The FOMC also showed no hurry to cut rates, noting that it “did not expect it to be appropriate to cut the target range until it has more confidence that inflation is moving sustainably towards 2%.”

Powell reinforced this message by saying, “Based on today’s meeting, I would tell you I don’t think it’s likely that the committee will have the confidence level by the March meeting.”
While Powell acknowledged the decrease in inflation in recent months, he repeatedly stressed the need to see more data confirming this downward trend.
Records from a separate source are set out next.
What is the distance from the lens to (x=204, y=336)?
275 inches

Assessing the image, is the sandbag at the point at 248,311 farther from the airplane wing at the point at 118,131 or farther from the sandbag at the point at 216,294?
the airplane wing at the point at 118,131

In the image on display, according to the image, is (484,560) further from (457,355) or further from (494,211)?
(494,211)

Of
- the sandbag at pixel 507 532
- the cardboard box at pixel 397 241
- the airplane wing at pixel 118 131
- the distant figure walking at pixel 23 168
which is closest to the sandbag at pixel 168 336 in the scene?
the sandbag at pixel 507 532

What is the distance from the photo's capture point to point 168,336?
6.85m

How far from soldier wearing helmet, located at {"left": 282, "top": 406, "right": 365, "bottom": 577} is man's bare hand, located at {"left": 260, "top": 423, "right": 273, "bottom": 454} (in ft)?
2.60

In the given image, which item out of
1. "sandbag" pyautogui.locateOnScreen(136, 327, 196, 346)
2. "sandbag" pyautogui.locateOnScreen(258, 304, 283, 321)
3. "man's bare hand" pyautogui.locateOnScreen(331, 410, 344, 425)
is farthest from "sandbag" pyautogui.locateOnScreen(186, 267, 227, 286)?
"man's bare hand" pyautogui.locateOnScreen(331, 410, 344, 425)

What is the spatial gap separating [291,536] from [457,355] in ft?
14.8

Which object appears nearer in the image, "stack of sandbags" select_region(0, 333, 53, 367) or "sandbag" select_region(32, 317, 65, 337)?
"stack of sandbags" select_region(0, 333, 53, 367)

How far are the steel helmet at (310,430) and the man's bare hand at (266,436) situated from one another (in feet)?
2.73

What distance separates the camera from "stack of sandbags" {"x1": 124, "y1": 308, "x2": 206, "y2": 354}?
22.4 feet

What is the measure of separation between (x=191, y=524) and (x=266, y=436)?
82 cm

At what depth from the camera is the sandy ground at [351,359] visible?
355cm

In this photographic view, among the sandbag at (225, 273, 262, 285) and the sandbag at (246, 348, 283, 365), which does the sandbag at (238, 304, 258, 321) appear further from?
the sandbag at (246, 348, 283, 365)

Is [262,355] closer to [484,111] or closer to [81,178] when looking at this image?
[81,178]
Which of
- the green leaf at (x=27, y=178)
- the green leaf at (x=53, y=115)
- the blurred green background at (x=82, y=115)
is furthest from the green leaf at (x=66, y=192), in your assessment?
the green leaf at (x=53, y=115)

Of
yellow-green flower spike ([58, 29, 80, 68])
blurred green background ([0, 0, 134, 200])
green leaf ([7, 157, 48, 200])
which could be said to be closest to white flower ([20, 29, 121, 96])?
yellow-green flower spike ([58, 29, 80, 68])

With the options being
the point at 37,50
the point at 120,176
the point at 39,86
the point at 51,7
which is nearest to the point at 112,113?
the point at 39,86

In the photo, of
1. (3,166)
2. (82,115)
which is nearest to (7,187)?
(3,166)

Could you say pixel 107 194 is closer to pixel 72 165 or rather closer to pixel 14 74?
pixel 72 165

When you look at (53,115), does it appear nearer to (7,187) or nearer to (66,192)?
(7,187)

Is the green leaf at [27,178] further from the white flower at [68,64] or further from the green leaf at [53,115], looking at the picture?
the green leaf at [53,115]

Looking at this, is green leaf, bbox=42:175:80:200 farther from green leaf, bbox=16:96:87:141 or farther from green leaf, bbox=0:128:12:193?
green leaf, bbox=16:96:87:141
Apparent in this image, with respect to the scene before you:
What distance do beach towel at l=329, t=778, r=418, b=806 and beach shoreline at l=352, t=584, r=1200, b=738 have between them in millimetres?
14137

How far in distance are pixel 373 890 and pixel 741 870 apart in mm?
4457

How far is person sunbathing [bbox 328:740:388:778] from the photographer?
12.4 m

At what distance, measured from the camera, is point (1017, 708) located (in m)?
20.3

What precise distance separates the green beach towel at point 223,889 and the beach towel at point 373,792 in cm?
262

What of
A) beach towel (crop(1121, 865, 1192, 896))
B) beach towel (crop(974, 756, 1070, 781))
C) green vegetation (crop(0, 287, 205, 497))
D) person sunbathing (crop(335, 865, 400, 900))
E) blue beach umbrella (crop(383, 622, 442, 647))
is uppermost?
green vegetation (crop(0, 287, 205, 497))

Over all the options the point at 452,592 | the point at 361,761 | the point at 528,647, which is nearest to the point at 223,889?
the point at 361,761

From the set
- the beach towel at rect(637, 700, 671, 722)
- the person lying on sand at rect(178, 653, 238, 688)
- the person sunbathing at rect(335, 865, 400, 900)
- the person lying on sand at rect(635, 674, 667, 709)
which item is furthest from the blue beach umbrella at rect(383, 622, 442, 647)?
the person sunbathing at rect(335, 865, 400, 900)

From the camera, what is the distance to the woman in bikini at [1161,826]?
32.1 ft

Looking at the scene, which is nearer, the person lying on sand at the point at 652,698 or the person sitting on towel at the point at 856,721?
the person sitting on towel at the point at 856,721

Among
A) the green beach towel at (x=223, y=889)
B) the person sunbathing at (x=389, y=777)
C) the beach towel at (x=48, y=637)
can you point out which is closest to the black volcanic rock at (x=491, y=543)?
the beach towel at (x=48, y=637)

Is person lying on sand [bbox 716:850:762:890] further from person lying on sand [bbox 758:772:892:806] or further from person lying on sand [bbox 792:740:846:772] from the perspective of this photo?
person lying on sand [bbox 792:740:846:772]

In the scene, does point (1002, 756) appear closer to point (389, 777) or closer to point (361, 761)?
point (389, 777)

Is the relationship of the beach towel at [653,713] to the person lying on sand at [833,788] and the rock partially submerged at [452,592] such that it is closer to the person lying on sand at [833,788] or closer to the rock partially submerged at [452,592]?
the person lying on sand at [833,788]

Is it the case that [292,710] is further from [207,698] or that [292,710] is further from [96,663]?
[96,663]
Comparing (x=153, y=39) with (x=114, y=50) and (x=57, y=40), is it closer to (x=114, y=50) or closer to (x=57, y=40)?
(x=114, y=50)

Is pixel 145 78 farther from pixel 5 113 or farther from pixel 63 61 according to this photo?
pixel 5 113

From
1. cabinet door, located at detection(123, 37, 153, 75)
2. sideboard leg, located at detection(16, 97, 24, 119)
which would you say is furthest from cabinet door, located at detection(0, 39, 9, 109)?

He added, “We believe our policy rate has likely reached its peak for this tightening cycle, and if the economy generally evolves as we expect, it will probably be appropriate to begin reducing policy rigour at some point this year.” However, “We are prepared to maintain the current target range for the federal funds rate longer if appropriate.”

Investors have reduced the likelihood of a rate cut in March. Goldman Sachs economists have pushed their first-rate cut forecasts from March to May while maintaining their call for five cuts this year and three more in 2025. The Fed still needs to change its stance, and investor optimism remains unshaken.

In their post-meeting statement, policymakers refined their description of economic activity. After stronger-than-expected economic growth in the fourth quarter, the committee described activity as “expanding at a solid pace.”
Among other changes in the statement, the committee omitted terms that had been included in one form or another since March, describing the banking system as “healthy and resilient” and warning that stricter credit conditions could weigh on the economy. Overall, the economy performed better than policymakers expected last year.
Inflation dropped significantly, with the Fed’s preferred measure ending the year at 2.6%. The economy grew faster, with GDP rising by 2.5%. And the labour market strengthened, with an unemployment rate of 3.7% in December.

The FOMC also took advantage of its first meeting of the year to reaffirm its long-term goals and monetary policy strategy, including its commitment to a 2% average inflation target.
With strong economic activity and labour markets and inflation gradually coming down to 2%, I see no reason for the Fed to act quickly.
The Fed is attempting to achieve something it has only succeeded once in its over 100-year history: controlling inflation through credit tightening without plunging the United States into a recession.
Moreover, it is trying to accomplish this task during a presidential election year in a deeply politically divided country and a high-risk international environment. The path to a rate cut could be smoother and certainly not guaranteed.